Puis, secouant la tête comme pour chasser une pensée importune, elle détourna brusquement le cours de la conversation, en disant, à son patient, avec une feinte sévérité :

— Maintenant, mon jeune ami, vous voilà condamné au repos pour plusieurs jours…

— Quoi, madame ! vous voulez qu’à cause de cette égratignure, je reste là-bas, pendant que ?…

— Votre bras ne pourra frapper coup avant une dizaine de jours, au moins.

— Dix jours, madame ! fit Arthur d’un ton pitoyable… Mais je vas périr d’ennui !… La fièvre va me prendre, c’est sûr.

— Mieux vaut la fièvre que la mort !… murmura Gaspard, entre haut et bas.

— Mais je ne vous oblige pas à rester de l’autre côté de la baie, mon jeune ami ! Au contraire, je compte bien vous avoir tous les jours sous les yeux, ne serait-ce que pour vous empêcher de commettre quelque imprudence…

— À la bonne heure ! fit gaiement Arthur. Ainsi, je…

— Vous viendrez si vous le désirez… Mais il faudra vous contenter de regarder faire les autres ou de tenir compagnie à vos nouvelles voisines.

— Oh ! alors la besogne serait bien trop agréable, madame… Il me reste un bras valide, et je saurai bien l’utiliser à votre service.

— Convenu, voisin… approuva Thomas. Nous ne nous séparerons pas pendant la construction de ce château qui doit être l’ornement de cette baie, un peu solitaire avant nous… Et, tenez, pour qu’on ne vous accuse pas de fainéantise, je vous nomme l’architecte de nos travaux. C’est vous qui ferez les plans, et c’est nous qui les exécuterons.

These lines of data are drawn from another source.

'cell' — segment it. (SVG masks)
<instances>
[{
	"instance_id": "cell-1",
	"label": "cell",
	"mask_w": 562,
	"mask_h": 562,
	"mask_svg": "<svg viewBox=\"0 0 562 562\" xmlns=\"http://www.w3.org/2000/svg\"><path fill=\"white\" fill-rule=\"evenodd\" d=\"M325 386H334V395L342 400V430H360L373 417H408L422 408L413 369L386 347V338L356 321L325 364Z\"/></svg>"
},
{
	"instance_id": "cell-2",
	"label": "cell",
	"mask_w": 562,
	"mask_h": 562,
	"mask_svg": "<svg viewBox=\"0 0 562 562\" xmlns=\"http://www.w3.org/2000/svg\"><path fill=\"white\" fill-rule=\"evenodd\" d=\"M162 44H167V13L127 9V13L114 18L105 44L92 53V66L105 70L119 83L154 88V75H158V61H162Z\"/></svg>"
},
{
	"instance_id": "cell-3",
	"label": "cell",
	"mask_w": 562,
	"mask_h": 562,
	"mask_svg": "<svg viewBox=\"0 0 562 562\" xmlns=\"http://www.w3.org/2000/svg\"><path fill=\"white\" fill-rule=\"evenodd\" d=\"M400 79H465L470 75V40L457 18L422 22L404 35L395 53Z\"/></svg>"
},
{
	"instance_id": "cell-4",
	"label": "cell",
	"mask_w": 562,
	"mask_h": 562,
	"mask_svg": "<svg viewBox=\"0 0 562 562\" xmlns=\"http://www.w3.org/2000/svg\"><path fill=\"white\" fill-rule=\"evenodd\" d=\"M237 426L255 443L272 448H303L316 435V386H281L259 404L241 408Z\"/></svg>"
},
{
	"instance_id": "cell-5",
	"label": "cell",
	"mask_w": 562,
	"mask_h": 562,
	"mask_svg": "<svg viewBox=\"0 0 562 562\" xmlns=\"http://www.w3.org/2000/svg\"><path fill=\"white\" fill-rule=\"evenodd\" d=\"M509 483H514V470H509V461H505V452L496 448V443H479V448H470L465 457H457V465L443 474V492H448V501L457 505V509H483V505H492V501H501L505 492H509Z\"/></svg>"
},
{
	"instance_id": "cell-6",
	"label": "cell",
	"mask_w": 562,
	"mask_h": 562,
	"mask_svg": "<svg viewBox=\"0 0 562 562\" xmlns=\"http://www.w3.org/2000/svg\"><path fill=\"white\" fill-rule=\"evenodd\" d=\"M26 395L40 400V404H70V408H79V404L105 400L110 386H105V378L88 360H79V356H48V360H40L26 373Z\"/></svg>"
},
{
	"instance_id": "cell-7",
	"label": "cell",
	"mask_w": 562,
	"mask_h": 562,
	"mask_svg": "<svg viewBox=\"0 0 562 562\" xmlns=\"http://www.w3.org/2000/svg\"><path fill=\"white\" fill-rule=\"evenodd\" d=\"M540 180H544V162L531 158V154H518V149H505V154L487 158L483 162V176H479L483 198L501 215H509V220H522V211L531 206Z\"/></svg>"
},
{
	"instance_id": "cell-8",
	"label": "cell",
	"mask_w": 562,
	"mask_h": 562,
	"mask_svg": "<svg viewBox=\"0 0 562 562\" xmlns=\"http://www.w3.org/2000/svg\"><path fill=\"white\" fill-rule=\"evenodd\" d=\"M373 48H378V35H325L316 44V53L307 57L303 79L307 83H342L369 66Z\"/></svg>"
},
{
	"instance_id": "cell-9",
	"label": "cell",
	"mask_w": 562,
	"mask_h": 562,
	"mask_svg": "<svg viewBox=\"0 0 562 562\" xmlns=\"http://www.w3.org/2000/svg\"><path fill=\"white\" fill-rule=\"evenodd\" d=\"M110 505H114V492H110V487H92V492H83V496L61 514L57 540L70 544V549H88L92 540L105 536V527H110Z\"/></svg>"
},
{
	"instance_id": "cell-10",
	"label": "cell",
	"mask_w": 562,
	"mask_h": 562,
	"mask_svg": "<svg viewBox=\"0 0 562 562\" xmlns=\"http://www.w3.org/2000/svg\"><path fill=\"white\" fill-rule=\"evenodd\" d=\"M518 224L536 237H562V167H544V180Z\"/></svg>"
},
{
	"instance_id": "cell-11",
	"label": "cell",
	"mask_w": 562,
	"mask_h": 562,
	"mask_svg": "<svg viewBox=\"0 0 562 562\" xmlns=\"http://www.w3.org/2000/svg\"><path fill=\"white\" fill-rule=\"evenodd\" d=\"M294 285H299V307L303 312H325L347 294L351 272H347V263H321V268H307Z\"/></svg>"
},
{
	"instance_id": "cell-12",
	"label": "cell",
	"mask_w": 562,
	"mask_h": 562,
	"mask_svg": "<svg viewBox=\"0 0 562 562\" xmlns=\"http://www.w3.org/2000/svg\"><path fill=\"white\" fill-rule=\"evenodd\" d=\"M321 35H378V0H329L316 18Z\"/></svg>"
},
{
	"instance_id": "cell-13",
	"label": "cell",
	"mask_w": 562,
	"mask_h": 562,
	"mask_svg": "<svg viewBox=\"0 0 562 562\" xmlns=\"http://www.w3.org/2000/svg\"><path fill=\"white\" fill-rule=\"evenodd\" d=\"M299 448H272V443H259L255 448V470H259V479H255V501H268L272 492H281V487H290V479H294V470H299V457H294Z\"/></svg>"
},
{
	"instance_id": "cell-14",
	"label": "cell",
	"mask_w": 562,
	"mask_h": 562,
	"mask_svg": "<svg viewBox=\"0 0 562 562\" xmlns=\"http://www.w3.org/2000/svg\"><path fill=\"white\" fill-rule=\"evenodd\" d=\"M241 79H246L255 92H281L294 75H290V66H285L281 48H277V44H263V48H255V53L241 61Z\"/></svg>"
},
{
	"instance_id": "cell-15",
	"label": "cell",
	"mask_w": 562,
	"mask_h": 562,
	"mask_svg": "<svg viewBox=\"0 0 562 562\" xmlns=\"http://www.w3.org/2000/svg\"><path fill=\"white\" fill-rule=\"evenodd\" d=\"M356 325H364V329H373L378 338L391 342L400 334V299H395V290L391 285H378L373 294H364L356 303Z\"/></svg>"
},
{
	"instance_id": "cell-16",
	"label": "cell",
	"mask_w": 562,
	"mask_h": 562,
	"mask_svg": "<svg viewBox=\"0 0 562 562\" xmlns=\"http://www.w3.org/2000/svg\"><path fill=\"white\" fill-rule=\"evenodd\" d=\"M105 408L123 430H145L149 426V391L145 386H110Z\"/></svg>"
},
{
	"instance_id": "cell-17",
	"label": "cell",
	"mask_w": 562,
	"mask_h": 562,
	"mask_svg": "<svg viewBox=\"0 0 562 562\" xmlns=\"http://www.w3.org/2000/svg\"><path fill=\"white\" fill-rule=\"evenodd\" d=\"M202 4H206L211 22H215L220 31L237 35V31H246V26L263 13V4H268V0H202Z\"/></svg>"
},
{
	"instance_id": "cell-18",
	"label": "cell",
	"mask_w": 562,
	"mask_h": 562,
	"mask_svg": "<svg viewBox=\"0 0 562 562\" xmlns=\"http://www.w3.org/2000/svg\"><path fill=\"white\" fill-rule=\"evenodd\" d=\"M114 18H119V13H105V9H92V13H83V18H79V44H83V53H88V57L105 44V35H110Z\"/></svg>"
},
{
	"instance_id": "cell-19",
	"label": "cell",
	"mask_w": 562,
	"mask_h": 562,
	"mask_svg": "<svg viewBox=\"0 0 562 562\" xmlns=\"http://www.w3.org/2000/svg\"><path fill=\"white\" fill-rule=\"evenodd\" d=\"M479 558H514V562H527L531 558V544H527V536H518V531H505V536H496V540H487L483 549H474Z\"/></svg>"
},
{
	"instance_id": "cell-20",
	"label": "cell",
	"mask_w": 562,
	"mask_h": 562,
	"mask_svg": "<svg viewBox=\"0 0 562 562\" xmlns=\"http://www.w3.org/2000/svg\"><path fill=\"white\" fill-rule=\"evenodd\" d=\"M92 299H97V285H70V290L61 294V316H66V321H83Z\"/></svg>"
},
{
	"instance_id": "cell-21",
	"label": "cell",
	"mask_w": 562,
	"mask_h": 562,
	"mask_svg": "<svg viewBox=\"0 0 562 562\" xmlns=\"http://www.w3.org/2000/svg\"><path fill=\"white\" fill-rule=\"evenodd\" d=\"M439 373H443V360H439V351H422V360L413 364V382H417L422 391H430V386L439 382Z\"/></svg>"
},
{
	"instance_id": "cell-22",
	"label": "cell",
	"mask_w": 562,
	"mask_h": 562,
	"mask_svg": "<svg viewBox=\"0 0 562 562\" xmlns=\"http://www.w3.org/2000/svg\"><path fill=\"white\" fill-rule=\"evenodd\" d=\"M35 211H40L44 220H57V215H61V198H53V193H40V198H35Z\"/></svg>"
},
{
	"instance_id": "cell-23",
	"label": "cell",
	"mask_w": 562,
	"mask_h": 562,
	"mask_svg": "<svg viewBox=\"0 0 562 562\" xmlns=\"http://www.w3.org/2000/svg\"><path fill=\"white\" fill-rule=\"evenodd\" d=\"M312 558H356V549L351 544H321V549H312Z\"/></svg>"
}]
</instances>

— Bravo ! fit Suzanne gaiement. Pour une fois que ça t’arrive, Thomas, tu parles comme un sage.

— C’est vrai, appuya Mme Noël : Thomas a résolu la difficulté.

— Hem ! toussa le grand garçon avec un sérieux comique, quand je veux m’en donner la peine, je ne suis pas plus bête qu’un autre, allez !

Chacun rit, — moins toutefois l’austère Gaspard, dont un grand pli coupait transversalement le front, devenu soucieux.

Et l’on se leva de table bruyamment.

Comme il se faisait tard et que le crépuscule envahissait la baie, — malgré la longueur du jour à cette époque de l’année, — les deux cousins prirent congé des dames et furent reconduits chez eux dans la même embarcation qui les avait emmenés, le matin.

On se dit : Au revoir ! après être convenus ensemble que la chaloupe des Noël ferait de nouveau, le lendemain matin, la navette à travers la baie, pour venir prendre les charpentiers auxiliaires.

Et, pendant que le bruit cadencé des rames allait s’affaiblissant dans l’ombre du soir, les deux cousins, silencieux, préoccupés, regagnèrent le logis, sans échanger une seule parole.